Big Data and the birth of a Science of the Humanities

Last Friday 17th of December, Wenceslao Arroyo-Machado and Nicolas Robinson-Garcia presented their work in progress Big Data and the birth of a Science of the Humanities at the 1st International Conference on Humanities and Big Data in Ibero-America organized by IberLab UGR which took place on 16-17th December, 2021 in Granada. This presentation shows some preliminary results exploring Dialnet and ORCID as potential sources to track academic activity in the fields of the Humanities. For this, we first revise the main limitations scientometric studies have identified when studying Humanities and humanists’ research performance. Second, we discuss how the increase in size and variety of data sources plus the use of machine learning techniques can help overcome such limitations. We present two case studies using DIALNET and ORCID. We end up by discussing a potential road map for better understanding scholarly communication patterns and the production of knowledge in the Humanities.

DIALNET and ORCID: A win-win combination

DIALNET is considered one of the largest repositories of Spanish-speaking literature in the fields of the Social Sciences and the Humanities. It also happens to be a collaborating partner with the COMPARE project by granting access to their manually curated author profiles for all researchers publishing in any field within the Humanities.
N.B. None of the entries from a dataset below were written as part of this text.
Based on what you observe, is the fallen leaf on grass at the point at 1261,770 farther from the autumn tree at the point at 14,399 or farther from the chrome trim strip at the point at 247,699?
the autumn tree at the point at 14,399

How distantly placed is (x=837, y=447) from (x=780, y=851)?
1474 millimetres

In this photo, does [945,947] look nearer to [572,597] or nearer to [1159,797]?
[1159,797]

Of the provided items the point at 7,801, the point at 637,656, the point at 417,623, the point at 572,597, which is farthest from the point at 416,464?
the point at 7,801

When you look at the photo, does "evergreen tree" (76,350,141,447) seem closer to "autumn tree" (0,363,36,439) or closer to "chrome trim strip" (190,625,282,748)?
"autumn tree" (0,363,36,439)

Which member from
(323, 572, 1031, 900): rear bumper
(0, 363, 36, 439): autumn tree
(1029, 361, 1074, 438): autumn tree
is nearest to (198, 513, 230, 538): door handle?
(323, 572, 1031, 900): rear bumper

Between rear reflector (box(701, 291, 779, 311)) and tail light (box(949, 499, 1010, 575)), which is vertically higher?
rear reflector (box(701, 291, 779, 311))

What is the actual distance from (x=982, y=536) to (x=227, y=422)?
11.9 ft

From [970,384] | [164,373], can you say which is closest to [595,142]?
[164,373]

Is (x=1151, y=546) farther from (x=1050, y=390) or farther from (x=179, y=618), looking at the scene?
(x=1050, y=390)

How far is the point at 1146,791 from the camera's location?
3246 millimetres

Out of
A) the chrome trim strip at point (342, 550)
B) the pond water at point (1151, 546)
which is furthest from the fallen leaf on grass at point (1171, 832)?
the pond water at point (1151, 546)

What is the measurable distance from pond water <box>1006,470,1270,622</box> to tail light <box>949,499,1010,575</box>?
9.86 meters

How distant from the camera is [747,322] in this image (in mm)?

This provided us with a golden set of Spanish and Latin American humanists and their academic works. DIALNET includes not only journal publications, but also monographs, chapters and conference proceedings.

ORCID is an open registry of academics in which any researcher can create a profile and include their academic information, including educational background, job placement, funding acquisition and academic outputs. Regarding the later, it includes a large set of document types (over 40 different types of works). Researchers can also add keywords defining their research interests. Despite the rich possibilities it offers, as a user-driven tool, the quality of its data relies on its uptake, with many profiles incomplete and with missing data, and no quality control. In our first case study we combined data from both sources, aiming at identifying as many humanists as possible, as well as a complete collection of their works by combining information from both data sources plus filtering in ORCID by author keywords and affiliation departments (i.e., searching for humanities related department).
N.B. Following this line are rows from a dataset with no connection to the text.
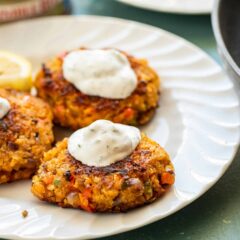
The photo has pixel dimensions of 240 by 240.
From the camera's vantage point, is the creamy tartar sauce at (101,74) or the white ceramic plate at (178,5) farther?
the white ceramic plate at (178,5)

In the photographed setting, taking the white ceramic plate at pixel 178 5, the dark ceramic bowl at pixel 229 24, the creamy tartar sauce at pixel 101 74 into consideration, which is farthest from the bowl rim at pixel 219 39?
the white ceramic plate at pixel 178 5

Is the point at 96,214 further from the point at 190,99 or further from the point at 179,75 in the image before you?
the point at 179,75

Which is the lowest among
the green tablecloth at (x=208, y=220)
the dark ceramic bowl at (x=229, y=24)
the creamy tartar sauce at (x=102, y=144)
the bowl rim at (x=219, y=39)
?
the green tablecloth at (x=208, y=220)

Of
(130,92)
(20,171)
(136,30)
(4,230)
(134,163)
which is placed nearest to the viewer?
(4,230)

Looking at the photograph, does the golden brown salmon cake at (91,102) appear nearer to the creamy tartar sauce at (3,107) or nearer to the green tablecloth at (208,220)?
the creamy tartar sauce at (3,107)

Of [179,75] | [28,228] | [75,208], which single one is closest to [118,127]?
[75,208]

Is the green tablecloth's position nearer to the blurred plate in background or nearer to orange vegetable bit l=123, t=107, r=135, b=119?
orange vegetable bit l=123, t=107, r=135, b=119

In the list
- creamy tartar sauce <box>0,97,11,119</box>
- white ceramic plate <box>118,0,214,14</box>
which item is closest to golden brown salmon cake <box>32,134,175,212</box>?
creamy tartar sauce <box>0,97,11,119</box>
Publication patterns of humanists

Following the seminal work of Diana Hicks on The four literatures of social sciences, we aimed at profiling humanists based on the type of outputs they produce. Our argument was that not only their publication venues are diverse, but also that the profile of humanists between and within their different fields is also quite diverse. By using Archetypal Analysis, a promising technique for profiling individuals based on multivariate data, we were able to discern different archetypes of humanists and also analyse how is our population of humanists distributed in terms of similarity to each of these archetypes.

The findings of this study will be published in a forthcoming book titled Humanities and Big Data in Ibero-America to be published by De Gruyter, and edited by Ana Gallego-Cuiñas and Daniel Torres-Salinas, member of the COMPARE team.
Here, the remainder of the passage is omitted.